Mr Clancy said Enterprise Ireland will announce more details of its plans to help “scale” companies into larger entities in the agency’s new five-year plan in January.

“If we had, in 10 years’ time, 10 companies employing 50,000 people and a third of each of those workforces were in Ireland, that would be incredible,” he said.

“The key for us will be how we help them access the capital to keep growing. I think Irish enterprises can be the primary driver of our economy, even alongside a growing FDI sector.”

If we’re not making positive investment returns, we can’t fund the agency

At present, EI disburses about €320m a year through various schemes, grants and subsidies to thousands of beneficiaries, ranging from tiny micro-businesses to publicly-quoted corporations. It claims that around 225,000 people are employed through EI-backed enterprises.

While most of EI’s 38 individual investment rounds of over €1m in the past 20 months aren’t disclosed, they include a €4.33m research and development grant to Icon Clinical Research, one of Ireland’s largest companies, which is listed on the Nasdaq exchange with a market cap of €22bn.

The grants also include €3.4m to the Galway medtech firm Endowave, €2.9m to the Limerick biotech company Serosep and €2.7m to Dublin sauce-making company, Blenders Unlimited.
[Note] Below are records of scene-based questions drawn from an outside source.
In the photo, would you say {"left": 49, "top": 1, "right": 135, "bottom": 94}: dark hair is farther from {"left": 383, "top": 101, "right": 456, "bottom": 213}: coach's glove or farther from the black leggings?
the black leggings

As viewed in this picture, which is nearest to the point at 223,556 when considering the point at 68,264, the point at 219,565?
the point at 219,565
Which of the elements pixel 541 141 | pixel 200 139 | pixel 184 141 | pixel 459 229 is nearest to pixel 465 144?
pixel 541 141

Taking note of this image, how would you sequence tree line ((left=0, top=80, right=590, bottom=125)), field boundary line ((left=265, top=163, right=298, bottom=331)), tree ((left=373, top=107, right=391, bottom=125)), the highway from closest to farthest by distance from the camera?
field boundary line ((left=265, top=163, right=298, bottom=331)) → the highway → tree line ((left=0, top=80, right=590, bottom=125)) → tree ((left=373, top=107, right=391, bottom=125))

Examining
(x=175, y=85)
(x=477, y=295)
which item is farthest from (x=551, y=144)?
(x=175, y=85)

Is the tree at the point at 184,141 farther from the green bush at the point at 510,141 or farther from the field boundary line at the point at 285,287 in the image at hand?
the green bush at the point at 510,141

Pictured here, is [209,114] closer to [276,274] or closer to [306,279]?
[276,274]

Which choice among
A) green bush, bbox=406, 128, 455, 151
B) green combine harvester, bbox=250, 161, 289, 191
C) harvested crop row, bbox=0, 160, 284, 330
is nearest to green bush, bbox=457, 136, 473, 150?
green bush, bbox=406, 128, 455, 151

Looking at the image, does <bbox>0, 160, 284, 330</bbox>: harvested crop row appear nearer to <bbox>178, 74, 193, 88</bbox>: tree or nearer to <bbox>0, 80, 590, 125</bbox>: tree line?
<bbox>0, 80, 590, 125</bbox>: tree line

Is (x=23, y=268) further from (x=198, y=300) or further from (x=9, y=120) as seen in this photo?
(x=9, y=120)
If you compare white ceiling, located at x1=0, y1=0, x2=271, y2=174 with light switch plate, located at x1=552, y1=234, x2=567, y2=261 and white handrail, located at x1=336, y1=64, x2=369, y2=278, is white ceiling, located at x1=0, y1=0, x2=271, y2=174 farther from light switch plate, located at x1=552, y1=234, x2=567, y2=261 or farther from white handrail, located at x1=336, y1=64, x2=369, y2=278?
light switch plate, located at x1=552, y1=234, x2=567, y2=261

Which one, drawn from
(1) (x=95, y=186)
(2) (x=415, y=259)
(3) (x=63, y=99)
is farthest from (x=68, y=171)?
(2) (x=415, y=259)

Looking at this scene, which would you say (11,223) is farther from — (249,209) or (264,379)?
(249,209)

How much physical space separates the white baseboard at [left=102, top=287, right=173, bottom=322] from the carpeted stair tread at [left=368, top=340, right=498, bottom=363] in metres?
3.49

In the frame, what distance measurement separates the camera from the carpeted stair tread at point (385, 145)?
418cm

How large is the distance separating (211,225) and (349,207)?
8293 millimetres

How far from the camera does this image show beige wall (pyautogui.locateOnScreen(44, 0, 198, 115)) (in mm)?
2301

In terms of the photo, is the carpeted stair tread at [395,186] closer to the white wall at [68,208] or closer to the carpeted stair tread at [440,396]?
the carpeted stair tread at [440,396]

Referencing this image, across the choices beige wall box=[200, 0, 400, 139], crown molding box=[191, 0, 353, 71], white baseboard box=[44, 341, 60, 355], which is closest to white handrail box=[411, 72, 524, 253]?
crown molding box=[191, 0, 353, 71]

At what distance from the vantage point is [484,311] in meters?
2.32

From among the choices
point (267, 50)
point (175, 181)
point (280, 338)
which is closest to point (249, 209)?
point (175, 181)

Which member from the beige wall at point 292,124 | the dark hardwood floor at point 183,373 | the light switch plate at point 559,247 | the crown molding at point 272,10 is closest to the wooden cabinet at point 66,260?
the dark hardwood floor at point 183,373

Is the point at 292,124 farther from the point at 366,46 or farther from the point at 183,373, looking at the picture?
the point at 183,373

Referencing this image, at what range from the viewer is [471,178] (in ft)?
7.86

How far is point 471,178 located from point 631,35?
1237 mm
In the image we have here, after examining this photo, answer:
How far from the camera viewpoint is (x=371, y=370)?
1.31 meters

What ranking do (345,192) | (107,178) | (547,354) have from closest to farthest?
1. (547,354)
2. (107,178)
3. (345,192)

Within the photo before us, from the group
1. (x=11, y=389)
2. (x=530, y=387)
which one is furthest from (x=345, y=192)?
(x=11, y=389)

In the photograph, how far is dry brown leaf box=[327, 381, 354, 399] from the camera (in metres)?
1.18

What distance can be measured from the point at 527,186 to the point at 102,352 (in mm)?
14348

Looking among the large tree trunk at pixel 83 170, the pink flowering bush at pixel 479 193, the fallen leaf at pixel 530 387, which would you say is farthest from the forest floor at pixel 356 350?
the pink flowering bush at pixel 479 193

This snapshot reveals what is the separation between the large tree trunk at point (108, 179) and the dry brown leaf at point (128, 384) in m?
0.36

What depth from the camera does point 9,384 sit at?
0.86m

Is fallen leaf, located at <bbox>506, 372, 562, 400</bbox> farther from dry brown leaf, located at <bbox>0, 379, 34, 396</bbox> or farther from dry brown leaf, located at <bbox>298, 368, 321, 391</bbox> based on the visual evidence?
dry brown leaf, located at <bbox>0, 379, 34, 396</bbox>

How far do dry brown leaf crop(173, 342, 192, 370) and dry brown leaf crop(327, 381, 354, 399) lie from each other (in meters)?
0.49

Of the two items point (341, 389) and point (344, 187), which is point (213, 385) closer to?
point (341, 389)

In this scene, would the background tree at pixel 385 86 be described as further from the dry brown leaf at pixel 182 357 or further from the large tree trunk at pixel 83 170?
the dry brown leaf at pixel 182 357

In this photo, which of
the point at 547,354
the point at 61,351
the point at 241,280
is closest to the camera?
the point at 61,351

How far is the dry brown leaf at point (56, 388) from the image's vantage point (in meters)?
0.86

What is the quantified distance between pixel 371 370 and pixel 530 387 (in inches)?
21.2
Mr Clancy said that the agency – which is Europe’s most active seed venture capital organisation – needs to make around €80m in portfolio cash returns each year from its investments. “If we’re not making positive investment returns, we can’t fund the agency.”

Last year, it made €68m, while in 2022 it was €75m.

In recent years, some of its investments have yielded oversized returns, including stakes in Barry Napier’s Cubic Telecom, which sold a majority stake to Japan’s SoftBank last year for €473m.